訳:ベルギーのデザインスタジオ「 WeWantMore」 は、フランスとベルギーにあるマクドナルドの店舗を対象に、サーキュラー(循環型)デザインのパイロットプログラムを実施
── マクドナルドの空間再構築、循環型デザインによる新たな店舗像
フランスとベルギーの一部店舗で始動したパイロットプログラム。世界的ファストフードブランド「マクドナルド」の店舗内装を、よりサステナブルかつ長寿命な空間へと刷新する取り組みが進められている。デザインを手がけたのは、ベルギー拠点のスタジオ「WeWantMore」。ブランドの既存資産や使用済みマテリアルを活かしつつ、循環型リノベーションの新たな指標を提示している。
ブリュッセルの中心地、Beursにあるベルギー第1号のマクドナルド店舗には、創業年を記したブロンズ製のウォールプレートが掲げられている。「1978年」それはちょうど、オイルショックの影響で家具製造におけるプラスチック依存が問われ始めた時代でもあった。
しかし今回の改修後、店内に1970年代の名残はほとんどない。ブランドは今、かつてのブラウンのマンサード屋根の記憶を超えて、より環境意識の高い未来へと舵を切ろうとしている。
Beurs店のリニューアルは、すでにフランスで実施された2つの循環型パイロットプロジェクトに続くものだ。いずれも、アントワープを拠点とするスタジオ 「WeWantMore(主宰:Ruud Belmans / Thomas Vanden Abeele)」がデザインを担当した。インテリア設計とブランドコンサルティングを両立させるマルチディシプリンなアプローチにより、マクドナルドのグローバルなブランドアイデンティティと、スタジオ独自の素材リサーチチームが培ってきた先進的なサステナビリティ手法とを融合させた。

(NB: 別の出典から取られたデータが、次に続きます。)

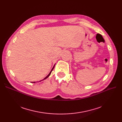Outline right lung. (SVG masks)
Here are the masks:
<instances>
[{"mask_svg": "<svg viewBox=\"0 0 122 122\" xmlns=\"http://www.w3.org/2000/svg\"><path fill=\"white\" fill-rule=\"evenodd\" d=\"M54 66H55V65H54V66H53V68H52V70H51V71H50V73H49V74H48V75H47V76H46V78H44V79H43V80H45V79H46V78H48V76H49V75H50V74H51V72H52V70H53V69H54ZM33 82V83H35V82H35V81H34V82Z\"/></svg>", "mask_w": 122, "mask_h": 122, "instance_id": "add662e5", "label": "right lung"}]
</instances>
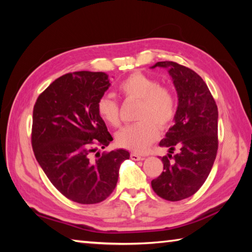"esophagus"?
<instances>
[{
	"mask_svg": "<svg viewBox=\"0 0 252 252\" xmlns=\"http://www.w3.org/2000/svg\"><path fill=\"white\" fill-rule=\"evenodd\" d=\"M130 158L133 161H140V160H144V157H142V156H139V155H136V153H131L130 155Z\"/></svg>",
	"mask_w": 252,
	"mask_h": 252,
	"instance_id": "34e87169",
	"label": "esophagus"
}]
</instances>
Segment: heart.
<instances>
[{
  "label": "heart",
  "mask_w": 252,
  "mask_h": 252,
  "mask_svg": "<svg viewBox=\"0 0 252 252\" xmlns=\"http://www.w3.org/2000/svg\"><path fill=\"white\" fill-rule=\"evenodd\" d=\"M119 91L126 99L139 101L133 125L126 126L116 135L121 148L143 153L159 136L160 129H165L173 121L177 112V101L168 88L161 87L151 76L134 72L119 84ZM97 113L112 126L120 125L119 105L110 96H102L96 104Z\"/></svg>",
  "instance_id": "heart-1"
}]
</instances>
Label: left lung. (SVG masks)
I'll return each instance as SVG.
<instances>
[{"mask_svg":"<svg viewBox=\"0 0 252 252\" xmlns=\"http://www.w3.org/2000/svg\"><path fill=\"white\" fill-rule=\"evenodd\" d=\"M168 69L178 94L174 125L160 141L169 148L162 158L163 171L151 181L162 199L180 201L194 194L207 180L218 150V108L201 76L176 62H157ZM174 147L179 152L171 155ZM173 160H171V158Z\"/></svg>","mask_w":252,"mask_h":252,"instance_id":"obj_1","label":"left lung"}]
</instances>
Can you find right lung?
Instances as JSON below:
<instances>
[{
	"mask_svg": "<svg viewBox=\"0 0 252 252\" xmlns=\"http://www.w3.org/2000/svg\"><path fill=\"white\" fill-rule=\"evenodd\" d=\"M110 85L104 72L67 73L53 81L34 105V156L52 185L74 202L93 204L108 198L121 163L130 158L125 149L102 156L96 151L113 140L96 109Z\"/></svg>",
	"mask_w": 252,
	"mask_h": 252,
	"instance_id": "right-lung-1",
	"label": "right lung"
}]
</instances>
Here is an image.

── 循環型デザインが生み出す、光と素材のレストラン体験

1. 装飾や家具はすべて、接着剤を使わず機械的な固定によって組み立てられており、現地の施工チームが素材ごとに容易に分解・再利用できるよう配慮されている 2.3. 各店舗の中心には、エネルギー効率の高いLEDチューブによるパーティションウォールを設置。「晴れた日のような光のエネルギーを表現している。」と、WeWantMoreのクリエイティブ・ディレクター、Ruud Belmans 氏は語る
各店舗の中心には、LEDチューブで構成されたパーティションウォールが設置されている。これは「晴れた日の光のようなエネルギーを象徴している」と、WeWantMoreのクリエイティブ・ディレクターの、Ruud Belmans 氏は語る。
本プロジェクトで採用された内装材や家具は、エコロジカルな持続可能性に特化したコンサルタント「Anthesis」が開発した指標によって、ライフサイクルの測定と追跡が行われた。設計戦略として、分解しやすく、粉体塗装やリサイクル困難なラミネートを使用していない什器が採用されている。接着剤ではなく機械的な固定によって組み立てられているため、現地の施工チームが容易に解体・再利用できる構造だ。

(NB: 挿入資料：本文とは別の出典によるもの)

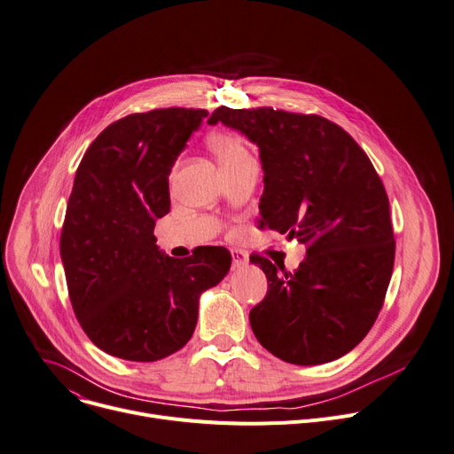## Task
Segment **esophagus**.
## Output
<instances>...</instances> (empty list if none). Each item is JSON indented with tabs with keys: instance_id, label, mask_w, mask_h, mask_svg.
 <instances>
[{
	"instance_id": "esophagus-1",
	"label": "esophagus",
	"mask_w": 454,
	"mask_h": 454,
	"mask_svg": "<svg viewBox=\"0 0 454 454\" xmlns=\"http://www.w3.org/2000/svg\"><path fill=\"white\" fill-rule=\"evenodd\" d=\"M231 264L233 268H242L248 264V254L242 250H231Z\"/></svg>"
}]
</instances>
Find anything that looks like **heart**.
Listing matches in <instances>:
<instances>
[{
  "label": "heart",
  "instance_id": "heart-1",
  "mask_svg": "<svg viewBox=\"0 0 454 454\" xmlns=\"http://www.w3.org/2000/svg\"><path fill=\"white\" fill-rule=\"evenodd\" d=\"M208 146L217 157L221 168L231 167V164H237L242 159L250 157V152L246 148L244 141L231 132H214L208 137Z\"/></svg>",
  "mask_w": 454,
  "mask_h": 454
}]
</instances>
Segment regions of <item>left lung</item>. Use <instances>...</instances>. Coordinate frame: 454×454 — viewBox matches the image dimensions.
I'll return each instance as SVG.
<instances>
[{
  "label": "left lung",
  "mask_w": 454,
  "mask_h": 454,
  "mask_svg": "<svg viewBox=\"0 0 454 454\" xmlns=\"http://www.w3.org/2000/svg\"><path fill=\"white\" fill-rule=\"evenodd\" d=\"M219 121L261 150V230L297 237L308 254L295 273L250 257L268 278L266 297L250 311L257 340L297 365L340 358L373 327L393 273L382 179L356 141L322 115L219 106L208 122Z\"/></svg>",
  "instance_id": "1"
}]
</instances>
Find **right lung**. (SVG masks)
Segmentation results:
<instances>
[{
	"mask_svg": "<svg viewBox=\"0 0 454 454\" xmlns=\"http://www.w3.org/2000/svg\"><path fill=\"white\" fill-rule=\"evenodd\" d=\"M206 115L179 106L130 114L77 167L59 252L77 322L112 356L153 362L179 351L193 335L199 295L230 270L223 246L174 259L153 235L170 212V170Z\"/></svg>",
	"mask_w": 454,
	"mask_h": 454,
	"instance_id": "1",
	"label": "right lung"
}]
</instances>
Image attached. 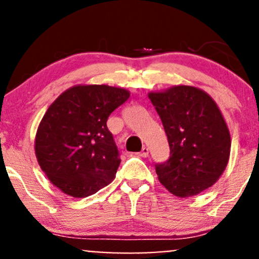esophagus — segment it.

テーブルトップには再生されたコーヒーかすが使われており、マクカフェでは100%再生プラスチック製のテーブルやスツールが使用されている。店内の椅子にも同様の再生プラスチックが用いられている。木材の80%はPEFC認証済み、床材と天井材には「Cradle to Cradle」認証が与えられている。将来的には、素材サプライヤーと連携した「回収プログラム」の構築も視野に入れている。
什器やアートの「前の命」を感じさせるのは、表面のテクスチャーや色彩だ。テーブルトップに使用された鮮やかなLDPEシートは、アートウォールにも用いられ、樹脂のうねりがダイクロイックフィルムで象られた“抽象的なゴールデンアーチ”を連想させる。Belmans氏は「レストランの象徴的な存在であると同時に、社会的責任としてのサステナビリティを、喜びと結びつけたい。」と語る。その“光とポジティブさ”を象徴するのが、再生蛍光灯で構成された常設オブジェだ。「設計には太陽や、可視光のスペクトルのような自然の要素が随所に込められている。」と、Belmans氏は続ける。

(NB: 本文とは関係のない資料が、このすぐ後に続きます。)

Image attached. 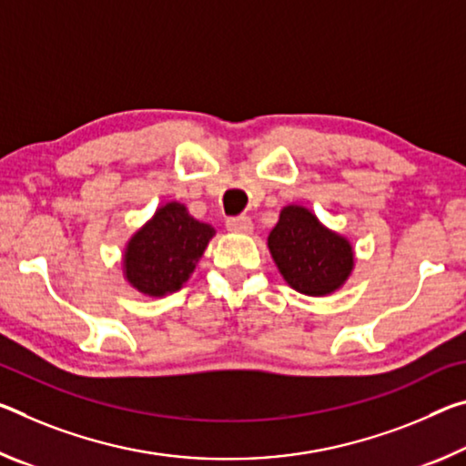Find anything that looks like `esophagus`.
<instances>
[{"mask_svg": "<svg viewBox=\"0 0 466 466\" xmlns=\"http://www.w3.org/2000/svg\"><path fill=\"white\" fill-rule=\"evenodd\" d=\"M226 228L230 232H238V234H248L253 232V221L247 216H236V218H228L226 219Z\"/></svg>", "mask_w": 466, "mask_h": 466, "instance_id": "34e87169", "label": "esophagus"}]
</instances>
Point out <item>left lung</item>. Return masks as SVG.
Returning <instances> with one entry per match:
<instances>
[{"instance_id":"left-lung-1","label":"left lung","mask_w":466,"mask_h":466,"mask_svg":"<svg viewBox=\"0 0 466 466\" xmlns=\"http://www.w3.org/2000/svg\"><path fill=\"white\" fill-rule=\"evenodd\" d=\"M268 245L286 282L309 297L338 290L352 271L349 240L323 228L305 207H284Z\"/></svg>"}]
</instances>
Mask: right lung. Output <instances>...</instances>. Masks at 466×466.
<instances>
[{
    "mask_svg": "<svg viewBox=\"0 0 466 466\" xmlns=\"http://www.w3.org/2000/svg\"><path fill=\"white\" fill-rule=\"evenodd\" d=\"M216 230L188 216L187 207L167 203L128 242L124 255L128 282L149 297L180 290Z\"/></svg>",
    "mask_w": 466,
    "mask_h": 466,
    "instance_id": "1",
    "label": "right lung"
}]
</instances>
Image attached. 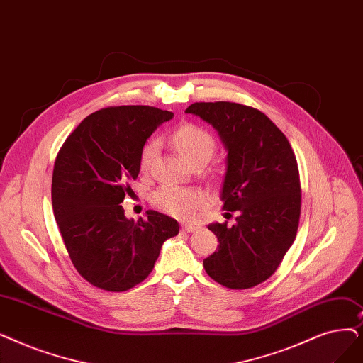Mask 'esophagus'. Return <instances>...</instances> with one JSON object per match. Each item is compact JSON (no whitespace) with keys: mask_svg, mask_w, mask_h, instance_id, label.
Returning a JSON list of instances; mask_svg holds the SVG:
<instances>
[{"mask_svg":"<svg viewBox=\"0 0 363 363\" xmlns=\"http://www.w3.org/2000/svg\"><path fill=\"white\" fill-rule=\"evenodd\" d=\"M199 230V227L197 225H193V224H185V225H182V231H185V233H194V231H197Z\"/></svg>","mask_w":363,"mask_h":363,"instance_id":"34e87169","label":"esophagus"}]
</instances>
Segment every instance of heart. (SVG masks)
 <instances>
[{
    "instance_id": "heart-1",
    "label": "heart",
    "mask_w": 363,
    "mask_h": 363,
    "mask_svg": "<svg viewBox=\"0 0 363 363\" xmlns=\"http://www.w3.org/2000/svg\"><path fill=\"white\" fill-rule=\"evenodd\" d=\"M172 139L181 155L190 164L197 162L208 163L216 147L212 133L194 123L181 124L173 132ZM159 150L160 140L157 138L150 139L143 150H140L139 167L144 173L151 170ZM151 203L154 208L160 209L167 215L179 219H191L197 211H200L206 204V199H204L203 194L194 190H188V188L163 185L151 196Z\"/></svg>"
}]
</instances>
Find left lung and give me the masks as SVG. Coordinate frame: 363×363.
Segmentation results:
<instances>
[{
    "mask_svg": "<svg viewBox=\"0 0 363 363\" xmlns=\"http://www.w3.org/2000/svg\"><path fill=\"white\" fill-rule=\"evenodd\" d=\"M228 150L223 209L235 224H211L216 252L203 261L206 273L230 289H249L274 274L292 246L301 215V182L288 138L257 108L235 102H196ZM233 216L231 213H227Z\"/></svg>",
    "mask_w": 363,
    "mask_h": 363,
    "instance_id": "1",
    "label": "left lung"
}]
</instances>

また、WeWantMoreが直面した課題の一つが耐久性だった。テーブルトップには、食事トレイや清掃用洗剤によるダメージに強い耐傷性素材を採用。すべての素材は、マクドナルド独自の厳格なテストをクリアする必要があった。
そして、このデザインは過剰に「サステナブル」を主張しない。「旗を振るような見せ方にはしたくなかった」と語るのは、マクドナルドのグローバルデザイン責任者、Silke Korporal氏。「持続可能なインテリアを“掲げる”のではなく、そこに“自然と存在している”ことを目指した。」という。